Inferring from Figure 9, the LLM assistant could provide insightful feedback on the participant’s inquiries about not only the shape of the room (Figure 9d–f), but also the locations of the POIs (Figure 9b,c). In addition, it was able to recognize when the participant directly requested prescriptive information about the POIs and then provided guidance on how they should perform it and what they asked (Figure 9a). Specifically, for the irregularly shaped DATM (Figure 9d–f), the LLM assistant could confirm or explain vividly the visual details of the room shape, which was misunderstood by almost all participants in Group A. With such information, the participants from Group B could create much more similar drawings of this DATM than those from Group A. This highlighted the positive influence of the LLM assistant on improving the participant’s ability to understand the DATMs. Thus, it is highly promising to utilize the LLM assistant for the usage practice with existing DATMs for PVIs to promote real-life adoption.

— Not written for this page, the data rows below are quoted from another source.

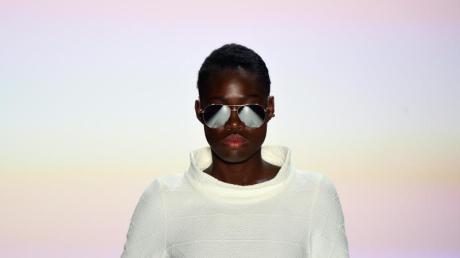 Kampf der Realitystars 2021: Aminata Sanogo im Porträt. Unser Archivbild zeigt das Top-Model bei der Fashion Week Berlin 2015.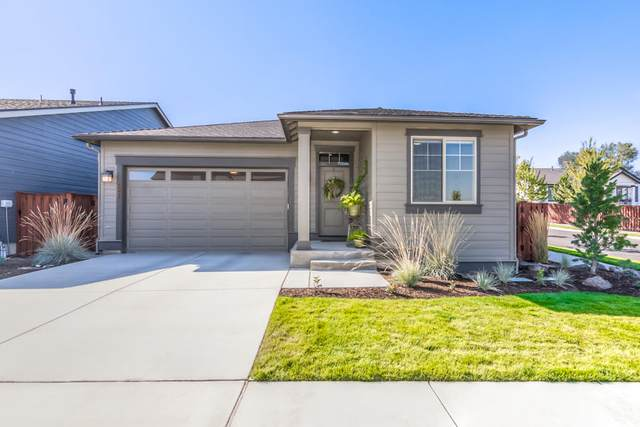 1006 Ne Steins Pillar Dr., Prineville, OR 97754 (MLS #220109362) :: Fred Real Estate Group of Central Oregon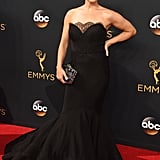 Neve Campbell at the 2016 Emmys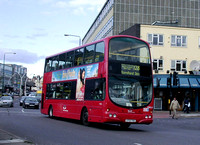 Route 128, East Thames Buses, VWL23, LF52THG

Nevertheless, two participants (hereinafter referred to as P1 and P2) did not think the LLM assistant in this study was helpful for them when using the prototype, although not denying its accuracy and intuitiveness. P1 commented that the responses she received were indeed accurate and intuitive, but, “hard to capture the idea at only one time hearing”, and that she could, “fully understand only when reading them” (during evaluation for Q1 and Q2). “The way it answered was so polished… like reading [the answer] straight from a textbook than [how a human normally] answered”, P1 added. This suggests that the LLM assistant should be tailored to provide responses in a more compact and spoken language style, and should confirm whether the user understands its responses.

On the other hand, P2 found it hard to come up with questions to ask or to describe her understanding to confirm with the LLM assistant. She said, “I could imagine it in my head but to actually say it, it was hard […] Now looking at it with my eyes, I realize what I should have asked.” Thus, instead of reactively waiting for prompts and only providing confirmation of the user’s understanding, the LLM assistant should also proactively guide them on how to ask or express his/her thoughts.

Based on the above comments from P1 and P2, future works should focus on optimizing the behavior of the LLM assistant to make it perform more closely to a human trainer for the PVIs. Thus, it is desirable to involve human trainers for the PVIs in the design of the LLM assistant to construct proper expert data for efficient fine-tuning and behavior cloning [42]. For example, the human trainers can prepare a set of typical inquires and responses that align with the philosophy in the training documents for PVIs and fine-tune the LLM assistant based on them.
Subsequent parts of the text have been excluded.